═════ Records for the exercise ═════

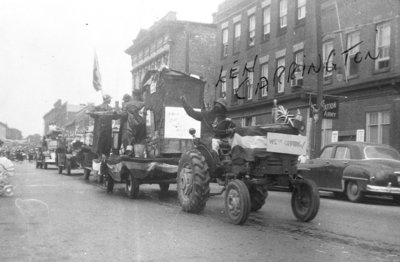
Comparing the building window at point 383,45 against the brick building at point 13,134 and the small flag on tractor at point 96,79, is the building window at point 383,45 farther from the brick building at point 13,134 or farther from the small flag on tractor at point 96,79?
the brick building at point 13,134

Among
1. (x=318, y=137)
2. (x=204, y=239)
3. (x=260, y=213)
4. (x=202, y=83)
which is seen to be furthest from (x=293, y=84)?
(x=204, y=239)

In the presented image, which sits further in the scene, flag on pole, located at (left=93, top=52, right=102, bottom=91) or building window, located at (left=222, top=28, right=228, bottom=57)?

═════

Pictures stay out; reproduce every line of the records exactly.

== Answer to this exercise ==
Comparing the building window at point 383,45 against the brick building at point 13,134 and the small flag on tractor at point 96,79, is the building window at point 383,45 farther from the brick building at point 13,134 or farther from the small flag on tractor at point 96,79?
the brick building at point 13,134

Among
1. (x=318, y=137)
2. (x=204, y=239)
3. (x=260, y=213)
4. (x=202, y=83)
which is seen to be furthest from (x=293, y=84)?
(x=204, y=239)

In the presented image, which sits further in the scene, flag on pole, located at (left=93, top=52, right=102, bottom=91) or building window, located at (left=222, top=28, right=228, bottom=57)?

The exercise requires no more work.